Excerpted text
•••••
May 4, 2017

 

Socially Responsible Second Home

By Mary Brindley

Photo by Paul Bundy

Photo by Paul Bundy

At Summit Powder Mountain, we’re building a community with purposeful design and purposeful living at its core. This means not only incorporating cutting-edge eco-friendly systems into each home, but also preserving the natural environment and fostering an innovative, socially responsible lifestyle within the community itself.  
Whether you’re building or buying, your second home is a second chance to make thoughtful decisions about design, sustainability, and mindful living. Join Summit in going beyond “going green,” and turn your second home into an opportunity to practice the conscientious lifestyle you’ll carry back into primary living space.

Make it Minimalist

While it can be difficult to downsize in your day-to-day, a second home is an opportunity to cut back. Forgo the mountain chateau and opt for a small house with an open floor plan. This reduces material consumption while optimizing functionality, and requires less energy to heat and cool. A small space also requires less excavation and therefore, causes less disruption to the surrounding environment. Our minimalistic designs also means cutting back on decor and furnishings, and filling the house with only the essentials.
•••••
Extracted information
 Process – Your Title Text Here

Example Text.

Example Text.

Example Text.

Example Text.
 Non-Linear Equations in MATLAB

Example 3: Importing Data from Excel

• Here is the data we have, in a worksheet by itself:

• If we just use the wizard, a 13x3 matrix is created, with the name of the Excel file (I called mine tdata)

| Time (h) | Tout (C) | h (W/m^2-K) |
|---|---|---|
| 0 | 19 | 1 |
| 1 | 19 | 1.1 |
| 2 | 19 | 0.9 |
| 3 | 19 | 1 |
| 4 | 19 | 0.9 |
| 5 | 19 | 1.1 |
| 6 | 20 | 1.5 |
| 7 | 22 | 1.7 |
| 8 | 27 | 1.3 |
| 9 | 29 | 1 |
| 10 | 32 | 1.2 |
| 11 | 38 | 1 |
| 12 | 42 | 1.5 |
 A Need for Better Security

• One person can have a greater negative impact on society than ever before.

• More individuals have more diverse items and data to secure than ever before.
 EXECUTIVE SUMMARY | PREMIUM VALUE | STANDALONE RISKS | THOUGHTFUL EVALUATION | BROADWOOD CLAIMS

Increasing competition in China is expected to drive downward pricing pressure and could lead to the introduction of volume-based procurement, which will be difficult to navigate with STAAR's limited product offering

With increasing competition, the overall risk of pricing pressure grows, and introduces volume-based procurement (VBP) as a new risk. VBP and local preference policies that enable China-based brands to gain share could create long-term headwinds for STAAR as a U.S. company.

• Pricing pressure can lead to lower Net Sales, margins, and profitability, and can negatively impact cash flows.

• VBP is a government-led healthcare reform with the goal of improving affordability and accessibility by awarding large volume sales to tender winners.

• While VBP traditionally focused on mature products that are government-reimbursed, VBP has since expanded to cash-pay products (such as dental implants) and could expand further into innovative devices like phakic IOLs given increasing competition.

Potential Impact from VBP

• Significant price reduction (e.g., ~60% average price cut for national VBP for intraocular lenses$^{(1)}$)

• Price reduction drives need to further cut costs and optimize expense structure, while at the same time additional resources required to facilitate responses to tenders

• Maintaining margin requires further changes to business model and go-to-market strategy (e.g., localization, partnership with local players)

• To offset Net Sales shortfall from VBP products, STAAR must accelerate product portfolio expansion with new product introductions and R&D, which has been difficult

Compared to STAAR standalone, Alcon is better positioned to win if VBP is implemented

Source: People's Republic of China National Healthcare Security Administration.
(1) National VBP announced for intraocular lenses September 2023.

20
•••••
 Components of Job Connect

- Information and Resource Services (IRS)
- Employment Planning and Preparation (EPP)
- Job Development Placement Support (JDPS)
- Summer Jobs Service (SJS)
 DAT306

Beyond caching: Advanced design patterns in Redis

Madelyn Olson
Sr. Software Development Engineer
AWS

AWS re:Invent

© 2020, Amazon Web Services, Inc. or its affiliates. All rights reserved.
•••••
Questions on the material
1: In the second-home article, what does a small space require less of, so that it causes less disruption to the surrounding environment?
2: Reproduce verbatim the passage of the second-home article between "While it can" and "only the essentials.", inclusive.

Outputs in order
1: Excavation.

2:
While it can be difficult to downsize in your day-to-day, a second home is an opportunity to cut back. Forgo the mountain chateau and opt for a small house with an open floor plan. This reduces material consumption while optimizing functionality, and requires less energy to heat and cool. A small space also requires less excavation and therefore, causes less disruption to the surrounding environment. Our minimalistic designs also means cutting back on decor and furnishings, and filling the house with only the essentials.